Specialty Club – March 2012

2009 Domaine Charvin, Châteauneuf-du-Pape
Once again, as in 2005 and 2007, the wine writers are beating the drums to extol the virtues of a vintage in the southern Rhone, particularly Châteauneuf-du-Pape. Unlike the sometimes overripe 2007s, the 2009s are showing substantial aging potential. A case in point is this flagship wine from a small, family estate that was always one of Bear’s favorite producers. Over the years, we have had many silky reds and lovely Rosés from them. Gerard Charvin and his son Laurent own only 8 hectares in Châteauneuf-du-Pape, and they make this wine from the very best lots, mostly from 50- to 70-year-old vines. Primarily Grenache, with some Syrah, Mourvedre, and Vaccarese, the wine is very lush but still quite elegant, with dark fruit, licorice, and coffee flavors and a long, smoky finish. It definitely needs two or three years in the cellar and can continue to develop for up to 15 years. An excellent match for braised beef dishes, it is $70, and we do have a tiny bit more available. Is it as good as their legendary 2001, as some writers claim? You’ll get a chance to find out!

2007 Domdechant Werner, Hochheimer Hoelle, Riesling Kabinett
While we’re on the subject of vintages, the warmth of the 2007 vintage produced excellent Kabinetts, and we were happy to see that one of the best was still available. This wine shone at a tasting last year conducted by our good friend Ewald Moseler, a Portland importer, and is available only in very small quantities in this country. The original owner of the property was Dr.
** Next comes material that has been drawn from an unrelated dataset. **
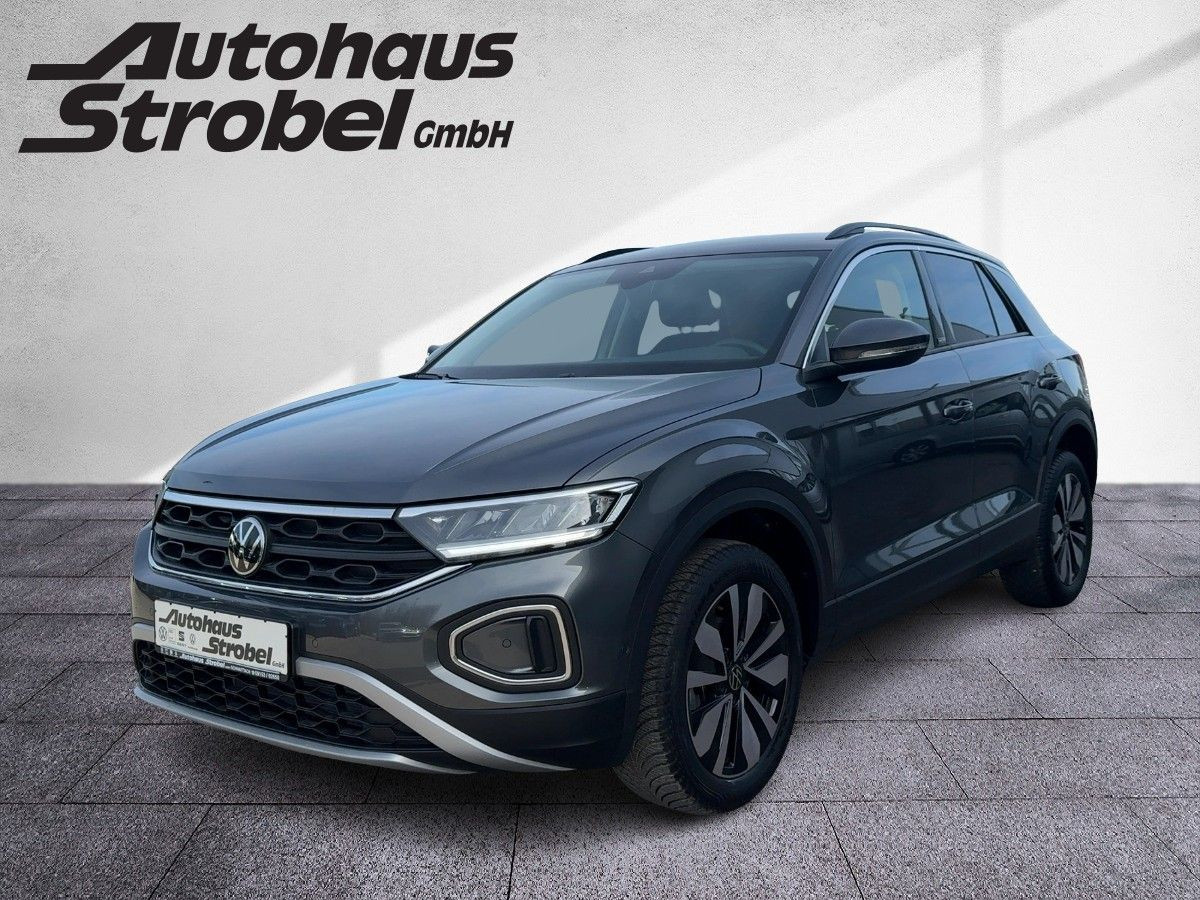 T-Roc 1.0 TSI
Franz Werner, Dean (“Domdechant”) of the famous Cathedral of Mainz, who acquired it, as the label notes, in 1780. Now this beautiful estate is operated by the ninth generation of Dr. Werner’s descendants. In the last twenty years or so, some famous producers in the Rheingau, the viticultural region along the Main River near Frankfurt, have been content to rest on their reputation and consequently their wines have noticeably declined in both quality and value. The Werner family, in contrast, have thoroughly modernized their facilities and taken advantage of their top-quality vineyard sites to produce excellent Rieslings, both dry and sweet. The 2007 Kabinett has the classical minerality and spiciness of German Riesling, but is a bit rounder and softer in style than the Kabinetts of the Mosel River. It’s $29.75 and we have only a few extra bottles available.